__What to work on__:
Reproduce the collected data word for word from its first line down to and including the line that contains "Answer: pixel 72".

Collected data
========================================================================
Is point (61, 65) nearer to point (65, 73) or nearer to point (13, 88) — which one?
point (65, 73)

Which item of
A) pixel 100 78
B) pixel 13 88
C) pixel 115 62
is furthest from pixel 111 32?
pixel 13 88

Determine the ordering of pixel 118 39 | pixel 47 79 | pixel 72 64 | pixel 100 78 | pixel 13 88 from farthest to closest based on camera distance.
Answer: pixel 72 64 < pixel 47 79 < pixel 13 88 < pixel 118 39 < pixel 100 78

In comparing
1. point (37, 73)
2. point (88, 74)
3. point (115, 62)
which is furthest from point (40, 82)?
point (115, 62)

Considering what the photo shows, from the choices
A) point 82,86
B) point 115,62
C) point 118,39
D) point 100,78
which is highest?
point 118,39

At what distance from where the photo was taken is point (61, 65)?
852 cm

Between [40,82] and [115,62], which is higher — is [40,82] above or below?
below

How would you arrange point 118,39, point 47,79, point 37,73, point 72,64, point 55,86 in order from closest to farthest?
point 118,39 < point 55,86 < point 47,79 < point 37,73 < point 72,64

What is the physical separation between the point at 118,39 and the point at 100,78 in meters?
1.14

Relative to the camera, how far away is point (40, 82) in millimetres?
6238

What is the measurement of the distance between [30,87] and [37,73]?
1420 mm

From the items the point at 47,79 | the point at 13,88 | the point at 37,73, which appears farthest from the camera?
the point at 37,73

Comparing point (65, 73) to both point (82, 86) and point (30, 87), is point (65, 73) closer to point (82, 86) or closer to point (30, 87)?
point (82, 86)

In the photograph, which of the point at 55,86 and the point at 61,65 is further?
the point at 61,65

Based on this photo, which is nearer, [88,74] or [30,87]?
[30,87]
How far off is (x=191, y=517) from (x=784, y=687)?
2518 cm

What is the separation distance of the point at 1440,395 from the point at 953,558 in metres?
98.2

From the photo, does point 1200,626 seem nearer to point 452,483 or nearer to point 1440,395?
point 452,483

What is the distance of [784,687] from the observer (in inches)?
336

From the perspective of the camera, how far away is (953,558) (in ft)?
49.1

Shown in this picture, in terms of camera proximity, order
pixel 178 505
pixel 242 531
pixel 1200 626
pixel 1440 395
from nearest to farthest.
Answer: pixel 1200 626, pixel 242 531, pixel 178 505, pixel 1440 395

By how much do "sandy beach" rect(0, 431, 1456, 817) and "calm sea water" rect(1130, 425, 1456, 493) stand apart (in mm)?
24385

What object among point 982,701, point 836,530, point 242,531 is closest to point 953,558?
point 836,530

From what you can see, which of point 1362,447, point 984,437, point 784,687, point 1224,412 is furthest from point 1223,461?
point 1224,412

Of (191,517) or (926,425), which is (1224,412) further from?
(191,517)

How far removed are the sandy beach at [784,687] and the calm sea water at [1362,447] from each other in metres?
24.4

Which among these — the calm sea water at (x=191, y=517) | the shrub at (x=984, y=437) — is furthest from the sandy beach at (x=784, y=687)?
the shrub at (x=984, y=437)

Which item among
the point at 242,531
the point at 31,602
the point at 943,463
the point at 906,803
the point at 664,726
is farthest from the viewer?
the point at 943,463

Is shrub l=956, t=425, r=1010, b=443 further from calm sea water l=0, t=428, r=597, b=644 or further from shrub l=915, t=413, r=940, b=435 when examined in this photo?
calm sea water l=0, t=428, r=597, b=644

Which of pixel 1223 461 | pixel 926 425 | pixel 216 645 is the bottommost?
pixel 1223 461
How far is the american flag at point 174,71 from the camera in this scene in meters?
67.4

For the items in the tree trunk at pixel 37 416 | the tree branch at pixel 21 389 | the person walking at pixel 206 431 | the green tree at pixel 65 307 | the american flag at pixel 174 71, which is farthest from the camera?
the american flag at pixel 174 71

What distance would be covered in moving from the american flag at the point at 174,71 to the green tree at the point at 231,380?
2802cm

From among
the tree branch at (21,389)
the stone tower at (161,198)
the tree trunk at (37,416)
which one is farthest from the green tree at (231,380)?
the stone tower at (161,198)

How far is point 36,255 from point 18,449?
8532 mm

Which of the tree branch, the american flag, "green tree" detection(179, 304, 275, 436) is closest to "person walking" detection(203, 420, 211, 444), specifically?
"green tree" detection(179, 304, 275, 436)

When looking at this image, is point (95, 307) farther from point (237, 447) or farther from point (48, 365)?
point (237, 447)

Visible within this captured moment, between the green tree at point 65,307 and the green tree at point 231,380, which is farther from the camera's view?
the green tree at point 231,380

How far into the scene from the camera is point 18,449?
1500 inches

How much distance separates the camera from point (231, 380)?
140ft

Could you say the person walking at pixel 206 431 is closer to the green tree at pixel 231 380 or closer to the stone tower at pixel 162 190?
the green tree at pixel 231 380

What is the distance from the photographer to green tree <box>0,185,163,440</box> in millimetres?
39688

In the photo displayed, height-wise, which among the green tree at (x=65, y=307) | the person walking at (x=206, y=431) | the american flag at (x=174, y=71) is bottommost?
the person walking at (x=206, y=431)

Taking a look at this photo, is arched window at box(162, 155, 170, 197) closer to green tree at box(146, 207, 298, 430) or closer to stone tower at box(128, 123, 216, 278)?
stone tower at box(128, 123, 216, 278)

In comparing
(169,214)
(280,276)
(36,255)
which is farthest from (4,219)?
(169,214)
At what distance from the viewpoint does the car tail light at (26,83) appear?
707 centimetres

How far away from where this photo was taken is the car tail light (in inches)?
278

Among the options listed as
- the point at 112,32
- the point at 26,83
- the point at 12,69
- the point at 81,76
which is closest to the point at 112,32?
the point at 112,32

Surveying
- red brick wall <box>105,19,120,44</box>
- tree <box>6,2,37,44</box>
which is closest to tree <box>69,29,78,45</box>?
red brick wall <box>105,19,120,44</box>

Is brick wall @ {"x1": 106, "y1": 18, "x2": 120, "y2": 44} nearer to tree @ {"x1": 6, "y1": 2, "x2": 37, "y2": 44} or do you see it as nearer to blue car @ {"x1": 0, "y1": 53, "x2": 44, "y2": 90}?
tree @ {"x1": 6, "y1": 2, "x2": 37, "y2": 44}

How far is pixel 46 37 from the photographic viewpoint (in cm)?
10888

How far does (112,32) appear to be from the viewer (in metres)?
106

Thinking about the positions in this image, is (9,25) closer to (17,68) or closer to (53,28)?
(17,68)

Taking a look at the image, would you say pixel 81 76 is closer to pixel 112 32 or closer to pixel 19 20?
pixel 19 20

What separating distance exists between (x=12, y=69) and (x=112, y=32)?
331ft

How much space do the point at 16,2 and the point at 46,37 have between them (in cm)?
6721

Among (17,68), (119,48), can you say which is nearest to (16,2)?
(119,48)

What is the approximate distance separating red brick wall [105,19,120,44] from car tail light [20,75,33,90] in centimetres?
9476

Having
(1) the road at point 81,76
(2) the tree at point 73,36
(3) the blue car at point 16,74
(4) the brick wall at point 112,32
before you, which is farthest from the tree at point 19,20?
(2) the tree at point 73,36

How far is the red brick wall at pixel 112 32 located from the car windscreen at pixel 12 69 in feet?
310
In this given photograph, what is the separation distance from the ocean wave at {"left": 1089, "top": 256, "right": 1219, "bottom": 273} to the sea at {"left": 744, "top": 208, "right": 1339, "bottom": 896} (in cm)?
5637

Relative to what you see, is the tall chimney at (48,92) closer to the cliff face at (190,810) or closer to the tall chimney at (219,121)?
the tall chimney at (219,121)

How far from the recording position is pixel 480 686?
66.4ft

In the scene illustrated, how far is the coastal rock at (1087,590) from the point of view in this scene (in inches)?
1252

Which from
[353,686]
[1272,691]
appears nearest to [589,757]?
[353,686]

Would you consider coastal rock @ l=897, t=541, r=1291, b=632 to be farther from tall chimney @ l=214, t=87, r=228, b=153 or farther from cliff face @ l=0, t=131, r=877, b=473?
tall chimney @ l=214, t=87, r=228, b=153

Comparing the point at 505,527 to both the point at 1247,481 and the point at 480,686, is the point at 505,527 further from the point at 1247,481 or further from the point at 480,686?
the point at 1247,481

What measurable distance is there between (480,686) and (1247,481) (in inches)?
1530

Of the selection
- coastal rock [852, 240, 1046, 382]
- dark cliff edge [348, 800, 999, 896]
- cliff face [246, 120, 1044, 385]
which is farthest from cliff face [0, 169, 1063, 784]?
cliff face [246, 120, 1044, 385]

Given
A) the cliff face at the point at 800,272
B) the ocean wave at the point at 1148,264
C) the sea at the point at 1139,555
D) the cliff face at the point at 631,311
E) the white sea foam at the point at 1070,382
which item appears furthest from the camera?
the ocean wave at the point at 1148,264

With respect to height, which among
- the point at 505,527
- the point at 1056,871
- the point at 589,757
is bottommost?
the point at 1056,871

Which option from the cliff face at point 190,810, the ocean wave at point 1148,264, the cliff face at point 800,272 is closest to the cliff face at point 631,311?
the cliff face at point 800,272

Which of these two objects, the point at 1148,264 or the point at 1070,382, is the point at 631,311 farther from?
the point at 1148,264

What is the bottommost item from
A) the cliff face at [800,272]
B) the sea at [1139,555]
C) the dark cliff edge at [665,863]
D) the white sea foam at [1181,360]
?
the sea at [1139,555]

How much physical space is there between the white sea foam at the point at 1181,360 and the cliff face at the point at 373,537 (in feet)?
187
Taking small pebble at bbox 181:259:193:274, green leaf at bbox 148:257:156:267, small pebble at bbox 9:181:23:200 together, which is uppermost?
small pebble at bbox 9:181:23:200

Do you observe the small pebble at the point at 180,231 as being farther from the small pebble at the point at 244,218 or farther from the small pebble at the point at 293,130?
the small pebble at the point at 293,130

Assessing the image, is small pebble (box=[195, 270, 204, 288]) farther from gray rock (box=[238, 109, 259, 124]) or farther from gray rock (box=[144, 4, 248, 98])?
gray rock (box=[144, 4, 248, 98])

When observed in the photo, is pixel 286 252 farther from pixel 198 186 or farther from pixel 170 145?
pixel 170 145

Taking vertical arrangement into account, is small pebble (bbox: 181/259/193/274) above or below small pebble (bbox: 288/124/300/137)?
========================================================================
__Solution to the problem__:
Is point (61, 65) nearer to point (65, 73) or nearer to point (13, 88) — which one?
point (65, 73)

Which item of
A) pixel 100 78
B) pixel 13 88
C) pixel 115 62
is furthest from pixel 111 32?
pixel 13 88

Determine the ordering of pixel 118 39 | pixel 47 79 | pixel 72 64 | pixel 100 78 | pixel 13 88 from farthest to closest based on camera distance.
Answer: pixel 72 64 < pixel 47 79 < pixel 13 88 < pixel 118 39 < pixel 100 78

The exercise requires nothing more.